Working hard to defeat this

way of feeling.

What I received in return

was something I can’t even explain

but there is where my moods come from

where they blossom into joy

don’t mistake my joy

for ignorance.

Nor my smile

for crazy

or my love

for weakness.

It’s all a part of me now.

 

(Copyright kerrious 2015 with all rights reserved).

I’ve Learned; Thank You

All I said

was to stop destroying planets

there I received

a phone call saying thank you.

I didn’t think twice

only said you’re welcome

as if I was expecting your call.

I should have saved your number

to figure this out.

But instead I moved on

without much thought towards you

now I want to know

who you were

and how you knew

what I was asking for.

We want to heal the world

we want to clean up our messes

be with our families

and eat and drink

to the fullest.

If all I have

is that memory

that is good enough for me.

If all I got was a thank you

that’s okay with me.

(copyright Kerrious 2015 with all rights reserved).

I’ve Learned; Metamorphosis

I feel like I have forgotten. I feel overwhelmed and unable to connect. I want to write but don’t know where to start. I was to be inspired but find it lurking somewhere in my peripheral vision and I can’t quite grab it’s focus. I feel utterly hopeless but there is something holding on. I have been strong for too long. I am tired of the same old. I am tired of my writing being shallow. I am tired of the world. I am horrified that I live here. How positive can I be before I go crazy? Where is the healthy balance? Where is the middle ground in which I can still serve my purpose but not feel completely lost. I feel lost. I am lost. Where am I? Who am I? the more I know and the more I find out the more I realized I don’t know and get amnesia. I just want to cry. I have so much to give so much to offer and so much talent. But it lies dormant and what will wake it? What will it take? My life is not what I expected it to be but it took me 26 years to get here. For the most part I am happy with the outcome but another part of me knows I had hoped for much more. Where did I get lost? But you can not go back so how can I change it now? For the most part I feel like I have given my all into changing for the better to be true to myself. But another part of me feels this disparity , this subtle but powerful voice that says I can’t do anything. Like I am just waiting for something to happen to know my time is right. I feel like that time is now. When will I put my hard work to the test? I can’t keep letting myself down. I can’t be perfect. I feel so overwhelmed, so alone. I live this life on the outside and another life on the inside. Why can’t I express myself? I am getting better. I am so stressed. Lots of energy. Maybe I need to work on those shielding techniques I think are so stupid. Maybe they aren’t so stupid if they could help.

All that I have learn I feel I have lost. But I know it’s temporary. Like I am being left to my own devices as a test. It feels forgotten and it feels stolen.

Maybe all that I have learned and all that energy I collected has been used? What if I have used it all to help in a greater cause in some sense? What if I am depleted because I sacrificed it all for the bigger picture? After all, that is what I am told. It’s like everything is happening in another dimension. I just need to realize everything is perfect and how it should be right now.
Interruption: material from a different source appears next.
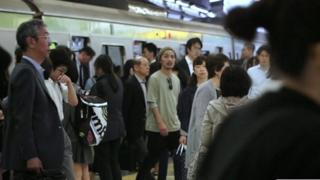 د کار او ژوند ترمنځ انډول هغه څه دي چې ډېر پرې غږېږي او موږ ښه ورسره بلد یو خو په جاپان کې دا مساله ډېره بحراني حالت ته رسېدلې ده.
Always.

Ive never admitted I was lost before. I always felt so sure I was on the right path. But am I lost? If so I’ve been digging the hole for quite some time. Wouldn’t know where to start to get out. Goodbye. It’s like I am letting go of everything I ever knew. It’s quite painful but it’s like I’m just letting it happen without a fight. I’ll let the tears come as they come and won’t judge myself. I’ll actually enjoy it. I let the good times roll and slow times go. It’s like I know it’ll be okay. I’m letting go of all I ever knew or thought. And I’m fine with that. Oh my, the lessons I have learned.

I feel like sitting here just sitting here and releasing all this emotion and anxiety is what I need right now instead of yoga. It’s good just to be alone and release weeks worth of information and stress. The feeling is unlike any other. A couple years ago I probably would have gave myself a hard time if I felt like this. It feels good. So good. If I were to die, I’d want all I care about to know who I am. It’s so hard being a good person in this world. Sometimes I put my mask on to survive and that’s it. I’m sorry. My intelligence is put to use on earth. Know that I never gave up that I was just playing the game. I was just playing along and playing dumb, exactly what I’m good at. Except I really don’t know what the game is or my part in it. My heart is so big. I’d do anything for a stranger but some days I want to run away because it’s so much. I would never do harm. I’m sure I have but not on purpose. Please know that I’m not scared to die. Please know when the time come, I will want to go. My body is weak and my heart breaks. I must be needed elsewhere. Trust me when I say there is a god. Maybe not the god you imagine. I have spent every moment asking these questions and finding answers. Please don’t think I haven’t been. Some days I don’t believe myself. For some reason I am connected to source a little bit more than others. Although we are all capable and that is my message. I’ve always seen the good in others because it existed in me. I see that now. In my eyes, you all were amazing. But most people have good in them. Most. Or remnants of it which act as ghosts in which I would come across and think they were real. But they aren’t real. Neither were the remnants of your good. I’m sorry I see the best in people. But in my eyes you saw yourself. I am a mirror. As most of us are.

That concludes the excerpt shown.